• _TEXTE SOURCE_:
——

Durant deux longues heures le président s’est attelé à avoir réponse à tout sans rien proposer. Face aux questions sur les violences policières, il a admis leur existence pour mieux les légitimer et sortir de son chapeau un nouveau numéro vert contre les discriminations, tout en défendant l’intervention des forces de l’ordre contre les migrants. Face aux questions sur l’écologie ou le glyphosate, l’échec n’est pas de sa faute et la responsabilité est « collective ». Comme réponse aux inquiétudes de la jeunesse, il n’a cessé de rappeler le plan d’aide Un jeune, une solution, un ensemble de mesures qui ne répondent en rien à la gravité de la situation et ne promettent que des emplois précaires à la jeunesse.

Plus largement, les beaux discours sur la beauté de la langue arabe ou sur la fierté de vivre dans un pays aux histoires multiples ne suffisent pas à cacher le climat autoritaire et islamophobe que le gouvernement a mis en marche. De la même façon, les grandes envolées lyriques sur l’importance de la laïcité ou de la liberté de la presse ne convainquent guère face aux lois liberticides ou face à la loi "séparatisme".

——

• _ENTRÉES RÉPERTORIÉES_:
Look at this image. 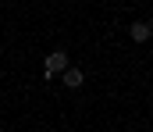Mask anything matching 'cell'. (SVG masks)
<instances>
[{"mask_svg": "<svg viewBox=\"0 0 153 132\" xmlns=\"http://www.w3.org/2000/svg\"><path fill=\"white\" fill-rule=\"evenodd\" d=\"M68 64H71V61H68V54H64V50H53V54H46V61H43V79L50 82V79H53V75H61Z\"/></svg>", "mask_w": 153, "mask_h": 132, "instance_id": "obj_1", "label": "cell"}, {"mask_svg": "<svg viewBox=\"0 0 153 132\" xmlns=\"http://www.w3.org/2000/svg\"><path fill=\"white\" fill-rule=\"evenodd\" d=\"M61 79H64L68 89H82V86H85V72H82V68H71V64L61 72Z\"/></svg>", "mask_w": 153, "mask_h": 132, "instance_id": "obj_2", "label": "cell"}, {"mask_svg": "<svg viewBox=\"0 0 153 132\" xmlns=\"http://www.w3.org/2000/svg\"><path fill=\"white\" fill-rule=\"evenodd\" d=\"M128 36H132V43H150V36H153V25H150V22H132Z\"/></svg>", "mask_w": 153, "mask_h": 132, "instance_id": "obj_3", "label": "cell"}]
</instances>
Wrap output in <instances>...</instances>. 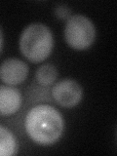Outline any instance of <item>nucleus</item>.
Wrapping results in <instances>:
<instances>
[{"mask_svg":"<svg viewBox=\"0 0 117 156\" xmlns=\"http://www.w3.org/2000/svg\"><path fill=\"white\" fill-rule=\"evenodd\" d=\"M3 47H4V32L1 26H0V54H1L3 50Z\"/></svg>","mask_w":117,"mask_h":156,"instance_id":"obj_10","label":"nucleus"},{"mask_svg":"<svg viewBox=\"0 0 117 156\" xmlns=\"http://www.w3.org/2000/svg\"><path fill=\"white\" fill-rule=\"evenodd\" d=\"M29 75V66L22 58L10 57L0 63V81L8 86L17 87L26 82Z\"/></svg>","mask_w":117,"mask_h":156,"instance_id":"obj_5","label":"nucleus"},{"mask_svg":"<svg viewBox=\"0 0 117 156\" xmlns=\"http://www.w3.org/2000/svg\"><path fill=\"white\" fill-rule=\"evenodd\" d=\"M51 97L62 108H73L81 104L84 98L83 87L73 78H63L51 87Z\"/></svg>","mask_w":117,"mask_h":156,"instance_id":"obj_4","label":"nucleus"},{"mask_svg":"<svg viewBox=\"0 0 117 156\" xmlns=\"http://www.w3.org/2000/svg\"><path fill=\"white\" fill-rule=\"evenodd\" d=\"M55 48V37L50 27L32 22L23 27L19 37V50L26 60L34 65L45 62Z\"/></svg>","mask_w":117,"mask_h":156,"instance_id":"obj_2","label":"nucleus"},{"mask_svg":"<svg viewBox=\"0 0 117 156\" xmlns=\"http://www.w3.org/2000/svg\"><path fill=\"white\" fill-rule=\"evenodd\" d=\"M66 119L56 106L50 104H37L29 108L23 119L27 136L34 144L52 146L65 135Z\"/></svg>","mask_w":117,"mask_h":156,"instance_id":"obj_1","label":"nucleus"},{"mask_svg":"<svg viewBox=\"0 0 117 156\" xmlns=\"http://www.w3.org/2000/svg\"><path fill=\"white\" fill-rule=\"evenodd\" d=\"M17 136L8 127L0 124V156H14L19 153Z\"/></svg>","mask_w":117,"mask_h":156,"instance_id":"obj_7","label":"nucleus"},{"mask_svg":"<svg viewBox=\"0 0 117 156\" xmlns=\"http://www.w3.org/2000/svg\"><path fill=\"white\" fill-rule=\"evenodd\" d=\"M73 14L72 9L66 3H58L54 7V16L58 20H66Z\"/></svg>","mask_w":117,"mask_h":156,"instance_id":"obj_9","label":"nucleus"},{"mask_svg":"<svg viewBox=\"0 0 117 156\" xmlns=\"http://www.w3.org/2000/svg\"><path fill=\"white\" fill-rule=\"evenodd\" d=\"M63 39L74 51H86L94 45L97 27L93 20L85 14L73 13L63 27Z\"/></svg>","mask_w":117,"mask_h":156,"instance_id":"obj_3","label":"nucleus"},{"mask_svg":"<svg viewBox=\"0 0 117 156\" xmlns=\"http://www.w3.org/2000/svg\"><path fill=\"white\" fill-rule=\"evenodd\" d=\"M58 70L51 62L41 63L34 73V79L38 85L42 87H52L58 81Z\"/></svg>","mask_w":117,"mask_h":156,"instance_id":"obj_8","label":"nucleus"},{"mask_svg":"<svg viewBox=\"0 0 117 156\" xmlns=\"http://www.w3.org/2000/svg\"><path fill=\"white\" fill-rule=\"evenodd\" d=\"M23 104L22 92L17 87L0 85V115L9 117L17 114Z\"/></svg>","mask_w":117,"mask_h":156,"instance_id":"obj_6","label":"nucleus"}]
</instances>
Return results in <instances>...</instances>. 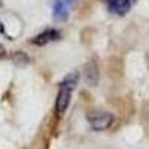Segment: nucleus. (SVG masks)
Segmentation results:
<instances>
[{"instance_id":"obj_1","label":"nucleus","mask_w":149,"mask_h":149,"mask_svg":"<svg viewBox=\"0 0 149 149\" xmlns=\"http://www.w3.org/2000/svg\"><path fill=\"white\" fill-rule=\"evenodd\" d=\"M78 78H79L78 73H70L69 76H66L60 82L57 98H55V113L58 116L64 115V112L67 110L70 100H72V93L78 84Z\"/></svg>"},{"instance_id":"obj_2","label":"nucleus","mask_w":149,"mask_h":149,"mask_svg":"<svg viewBox=\"0 0 149 149\" xmlns=\"http://www.w3.org/2000/svg\"><path fill=\"white\" fill-rule=\"evenodd\" d=\"M86 121L94 131H104L113 125L115 116L106 110H91L86 115Z\"/></svg>"},{"instance_id":"obj_3","label":"nucleus","mask_w":149,"mask_h":149,"mask_svg":"<svg viewBox=\"0 0 149 149\" xmlns=\"http://www.w3.org/2000/svg\"><path fill=\"white\" fill-rule=\"evenodd\" d=\"M82 76H84L85 84L90 85V86H95L98 84V81H100V72H98V66L94 60H90L88 63L84 66Z\"/></svg>"},{"instance_id":"obj_4","label":"nucleus","mask_w":149,"mask_h":149,"mask_svg":"<svg viewBox=\"0 0 149 149\" xmlns=\"http://www.w3.org/2000/svg\"><path fill=\"white\" fill-rule=\"evenodd\" d=\"M57 39H60V31L55 30V29H48V30H45L39 34H36L30 42L36 46H45L48 43L57 40Z\"/></svg>"},{"instance_id":"obj_5","label":"nucleus","mask_w":149,"mask_h":149,"mask_svg":"<svg viewBox=\"0 0 149 149\" xmlns=\"http://www.w3.org/2000/svg\"><path fill=\"white\" fill-rule=\"evenodd\" d=\"M134 0H106L109 12L115 15H125L131 9Z\"/></svg>"},{"instance_id":"obj_6","label":"nucleus","mask_w":149,"mask_h":149,"mask_svg":"<svg viewBox=\"0 0 149 149\" xmlns=\"http://www.w3.org/2000/svg\"><path fill=\"white\" fill-rule=\"evenodd\" d=\"M76 0H55L54 3V18L57 21H64L69 17V10Z\"/></svg>"},{"instance_id":"obj_7","label":"nucleus","mask_w":149,"mask_h":149,"mask_svg":"<svg viewBox=\"0 0 149 149\" xmlns=\"http://www.w3.org/2000/svg\"><path fill=\"white\" fill-rule=\"evenodd\" d=\"M12 61L18 66H27L30 63V57L22 51H17V52L12 54Z\"/></svg>"},{"instance_id":"obj_8","label":"nucleus","mask_w":149,"mask_h":149,"mask_svg":"<svg viewBox=\"0 0 149 149\" xmlns=\"http://www.w3.org/2000/svg\"><path fill=\"white\" fill-rule=\"evenodd\" d=\"M5 57H6V49L3 48V45H2V43H0V60L5 58Z\"/></svg>"}]
</instances>
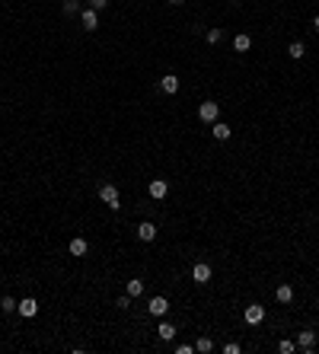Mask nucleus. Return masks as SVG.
I'll list each match as a JSON object with an SVG mask.
<instances>
[{
  "label": "nucleus",
  "instance_id": "obj_27",
  "mask_svg": "<svg viewBox=\"0 0 319 354\" xmlns=\"http://www.w3.org/2000/svg\"><path fill=\"white\" fill-rule=\"evenodd\" d=\"M195 344H176V354H192Z\"/></svg>",
  "mask_w": 319,
  "mask_h": 354
},
{
  "label": "nucleus",
  "instance_id": "obj_30",
  "mask_svg": "<svg viewBox=\"0 0 319 354\" xmlns=\"http://www.w3.org/2000/svg\"><path fill=\"white\" fill-rule=\"evenodd\" d=\"M230 4H233V7H236V4H243V0H230Z\"/></svg>",
  "mask_w": 319,
  "mask_h": 354
},
{
  "label": "nucleus",
  "instance_id": "obj_20",
  "mask_svg": "<svg viewBox=\"0 0 319 354\" xmlns=\"http://www.w3.org/2000/svg\"><path fill=\"white\" fill-rule=\"evenodd\" d=\"M0 309H4V313H16V309H20V300L4 297V300H0Z\"/></svg>",
  "mask_w": 319,
  "mask_h": 354
},
{
  "label": "nucleus",
  "instance_id": "obj_21",
  "mask_svg": "<svg viewBox=\"0 0 319 354\" xmlns=\"http://www.w3.org/2000/svg\"><path fill=\"white\" fill-rule=\"evenodd\" d=\"M278 351H281V354H294V351H297V341L281 338V341H278Z\"/></svg>",
  "mask_w": 319,
  "mask_h": 354
},
{
  "label": "nucleus",
  "instance_id": "obj_13",
  "mask_svg": "<svg viewBox=\"0 0 319 354\" xmlns=\"http://www.w3.org/2000/svg\"><path fill=\"white\" fill-rule=\"evenodd\" d=\"M297 348L300 351H313L316 348V332H300L297 335Z\"/></svg>",
  "mask_w": 319,
  "mask_h": 354
},
{
  "label": "nucleus",
  "instance_id": "obj_11",
  "mask_svg": "<svg viewBox=\"0 0 319 354\" xmlns=\"http://www.w3.org/2000/svg\"><path fill=\"white\" fill-rule=\"evenodd\" d=\"M20 316H26V319H32L39 313V303H36V297H26V300H20V309H16Z\"/></svg>",
  "mask_w": 319,
  "mask_h": 354
},
{
  "label": "nucleus",
  "instance_id": "obj_17",
  "mask_svg": "<svg viewBox=\"0 0 319 354\" xmlns=\"http://www.w3.org/2000/svg\"><path fill=\"white\" fill-rule=\"evenodd\" d=\"M160 338L163 341H172V338H176V325H172V322H160Z\"/></svg>",
  "mask_w": 319,
  "mask_h": 354
},
{
  "label": "nucleus",
  "instance_id": "obj_29",
  "mask_svg": "<svg viewBox=\"0 0 319 354\" xmlns=\"http://www.w3.org/2000/svg\"><path fill=\"white\" fill-rule=\"evenodd\" d=\"M313 29H316V32H319V16H313Z\"/></svg>",
  "mask_w": 319,
  "mask_h": 354
},
{
  "label": "nucleus",
  "instance_id": "obj_14",
  "mask_svg": "<svg viewBox=\"0 0 319 354\" xmlns=\"http://www.w3.org/2000/svg\"><path fill=\"white\" fill-rule=\"evenodd\" d=\"M125 293H128V297H131V300H137V297H141V293H144V281H141V278L128 281V287H125Z\"/></svg>",
  "mask_w": 319,
  "mask_h": 354
},
{
  "label": "nucleus",
  "instance_id": "obj_28",
  "mask_svg": "<svg viewBox=\"0 0 319 354\" xmlns=\"http://www.w3.org/2000/svg\"><path fill=\"white\" fill-rule=\"evenodd\" d=\"M166 4H169V7H182L185 0H166Z\"/></svg>",
  "mask_w": 319,
  "mask_h": 354
},
{
  "label": "nucleus",
  "instance_id": "obj_1",
  "mask_svg": "<svg viewBox=\"0 0 319 354\" xmlns=\"http://www.w3.org/2000/svg\"><path fill=\"white\" fill-rule=\"evenodd\" d=\"M99 198L109 204V211H118L122 208V198H118V188L112 185V182H106V185H99Z\"/></svg>",
  "mask_w": 319,
  "mask_h": 354
},
{
  "label": "nucleus",
  "instance_id": "obj_25",
  "mask_svg": "<svg viewBox=\"0 0 319 354\" xmlns=\"http://www.w3.org/2000/svg\"><path fill=\"white\" fill-rule=\"evenodd\" d=\"M115 306H118V309H128V306H131V297H128V293H125V297H118Z\"/></svg>",
  "mask_w": 319,
  "mask_h": 354
},
{
  "label": "nucleus",
  "instance_id": "obj_8",
  "mask_svg": "<svg viewBox=\"0 0 319 354\" xmlns=\"http://www.w3.org/2000/svg\"><path fill=\"white\" fill-rule=\"evenodd\" d=\"M160 93H166V96H172V93H179V77H176V74H166V77H160Z\"/></svg>",
  "mask_w": 319,
  "mask_h": 354
},
{
  "label": "nucleus",
  "instance_id": "obj_15",
  "mask_svg": "<svg viewBox=\"0 0 319 354\" xmlns=\"http://www.w3.org/2000/svg\"><path fill=\"white\" fill-rule=\"evenodd\" d=\"M274 297H278V303H290V300H294V287H290V284H281V287L274 290Z\"/></svg>",
  "mask_w": 319,
  "mask_h": 354
},
{
  "label": "nucleus",
  "instance_id": "obj_10",
  "mask_svg": "<svg viewBox=\"0 0 319 354\" xmlns=\"http://www.w3.org/2000/svg\"><path fill=\"white\" fill-rule=\"evenodd\" d=\"M211 134H214V141H227V137L233 134V128H230L227 122H220V118H217V122L211 125Z\"/></svg>",
  "mask_w": 319,
  "mask_h": 354
},
{
  "label": "nucleus",
  "instance_id": "obj_2",
  "mask_svg": "<svg viewBox=\"0 0 319 354\" xmlns=\"http://www.w3.org/2000/svg\"><path fill=\"white\" fill-rule=\"evenodd\" d=\"M198 118H201L204 125H214L220 118V106H217V102H211V99L201 102V106H198Z\"/></svg>",
  "mask_w": 319,
  "mask_h": 354
},
{
  "label": "nucleus",
  "instance_id": "obj_3",
  "mask_svg": "<svg viewBox=\"0 0 319 354\" xmlns=\"http://www.w3.org/2000/svg\"><path fill=\"white\" fill-rule=\"evenodd\" d=\"M80 23H83L86 32H96L99 29V13L93 10V7H83V10H80Z\"/></svg>",
  "mask_w": 319,
  "mask_h": 354
},
{
  "label": "nucleus",
  "instance_id": "obj_9",
  "mask_svg": "<svg viewBox=\"0 0 319 354\" xmlns=\"http://www.w3.org/2000/svg\"><path fill=\"white\" fill-rule=\"evenodd\" d=\"M192 281L208 284V281H211V265H208V262H198L195 268H192Z\"/></svg>",
  "mask_w": 319,
  "mask_h": 354
},
{
  "label": "nucleus",
  "instance_id": "obj_4",
  "mask_svg": "<svg viewBox=\"0 0 319 354\" xmlns=\"http://www.w3.org/2000/svg\"><path fill=\"white\" fill-rule=\"evenodd\" d=\"M147 192H150L153 201H163V198L169 195V182H166V179H153V182L147 185Z\"/></svg>",
  "mask_w": 319,
  "mask_h": 354
},
{
  "label": "nucleus",
  "instance_id": "obj_26",
  "mask_svg": "<svg viewBox=\"0 0 319 354\" xmlns=\"http://www.w3.org/2000/svg\"><path fill=\"white\" fill-rule=\"evenodd\" d=\"M90 7L99 13V10H106V7H109V0H90Z\"/></svg>",
  "mask_w": 319,
  "mask_h": 354
},
{
  "label": "nucleus",
  "instance_id": "obj_19",
  "mask_svg": "<svg viewBox=\"0 0 319 354\" xmlns=\"http://www.w3.org/2000/svg\"><path fill=\"white\" fill-rule=\"evenodd\" d=\"M204 39H208V45H220V42H223V29L214 26V29H208V36H204Z\"/></svg>",
  "mask_w": 319,
  "mask_h": 354
},
{
  "label": "nucleus",
  "instance_id": "obj_23",
  "mask_svg": "<svg viewBox=\"0 0 319 354\" xmlns=\"http://www.w3.org/2000/svg\"><path fill=\"white\" fill-rule=\"evenodd\" d=\"M195 351L208 354V351H214V341H211V338H198V341H195Z\"/></svg>",
  "mask_w": 319,
  "mask_h": 354
},
{
  "label": "nucleus",
  "instance_id": "obj_24",
  "mask_svg": "<svg viewBox=\"0 0 319 354\" xmlns=\"http://www.w3.org/2000/svg\"><path fill=\"white\" fill-rule=\"evenodd\" d=\"M243 348H239V341H227L223 344V354H239Z\"/></svg>",
  "mask_w": 319,
  "mask_h": 354
},
{
  "label": "nucleus",
  "instance_id": "obj_6",
  "mask_svg": "<svg viewBox=\"0 0 319 354\" xmlns=\"http://www.w3.org/2000/svg\"><path fill=\"white\" fill-rule=\"evenodd\" d=\"M243 319H246L249 325H258V322L265 319V306H262V303H249L246 313H243Z\"/></svg>",
  "mask_w": 319,
  "mask_h": 354
},
{
  "label": "nucleus",
  "instance_id": "obj_7",
  "mask_svg": "<svg viewBox=\"0 0 319 354\" xmlns=\"http://www.w3.org/2000/svg\"><path fill=\"white\" fill-rule=\"evenodd\" d=\"M137 239H141V243H153V239H157V223H150V220L137 223Z\"/></svg>",
  "mask_w": 319,
  "mask_h": 354
},
{
  "label": "nucleus",
  "instance_id": "obj_5",
  "mask_svg": "<svg viewBox=\"0 0 319 354\" xmlns=\"http://www.w3.org/2000/svg\"><path fill=\"white\" fill-rule=\"evenodd\" d=\"M147 313L150 316H166L169 313V300L166 297H150L147 300Z\"/></svg>",
  "mask_w": 319,
  "mask_h": 354
},
{
  "label": "nucleus",
  "instance_id": "obj_18",
  "mask_svg": "<svg viewBox=\"0 0 319 354\" xmlns=\"http://www.w3.org/2000/svg\"><path fill=\"white\" fill-rule=\"evenodd\" d=\"M287 55H290V58H294V61H300V58H303V55H306V48H303V42H290V45H287Z\"/></svg>",
  "mask_w": 319,
  "mask_h": 354
},
{
  "label": "nucleus",
  "instance_id": "obj_12",
  "mask_svg": "<svg viewBox=\"0 0 319 354\" xmlns=\"http://www.w3.org/2000/svg\"><path fill=\"white\" fill-rule=\"evenodd\" d=\"M67 249H71V255H77V258H83L86 252H90V243H86L83 236H74V239H71V246H67Z\"/></svg>",
  "mask_w": 319,
  "mask_h": 354
},
{
  "label": "nucleus",
  "instance_id": "obj_22",
  "mask_svg": "<svg viewBox=\"0 0 319 354\" xmlns=\"http://www.w3.org/2000/svg\"><path fill=\"white\" fill-rule=\"evenodd\" d=\"M64 16H74V13H80V0H64Z\"/></svg>",
  "mask_w": 319,
  "mask_h": 354
},
{
  "label": "nucleus",
  "instance_id": "obj_16",
  "mask_svg": "<svg viewBox=\"0 0 319 354\" xmlns=\"http://www.w3.org/2000/svg\"><path fill=\"white\" fill-rule=\"evenodd\" d=\"M249 48H252V39H249L246 32H239V36L233 39V51H249Z\"/></svg>",
  "mask_w": 319,
  "mask_h": 354
}]
</instances>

——

• _CONSIGNE RÉDIGÉE_: Poursuivez le texte sur les réponses du président à partir de sa dernière phrase. Il n'est pas nécessaire de recourir à ces entrées.

• _RÉSULTAT DE L'EXERCICE_:
Le discours du président de la République n’est en aucun cas un recul sur la Loi Sécurité globale, derrière l’entreprise de communication l’objectif reste le même : renforcer les forces de répression et attaquer nos libertés. Les manifestations massives de la jeunesse contre la loi sécurité globale, contre les violences policières au printemps dernier, ou dans les manifs climat l’année précédente ont montré la force de frappe de la jeunesse organisée. Aujourd’hui plus que jamais il se pose la question d’élargir le mouvement en cours contre les lois liberticides et autour des attaques menées contre la jeunesse.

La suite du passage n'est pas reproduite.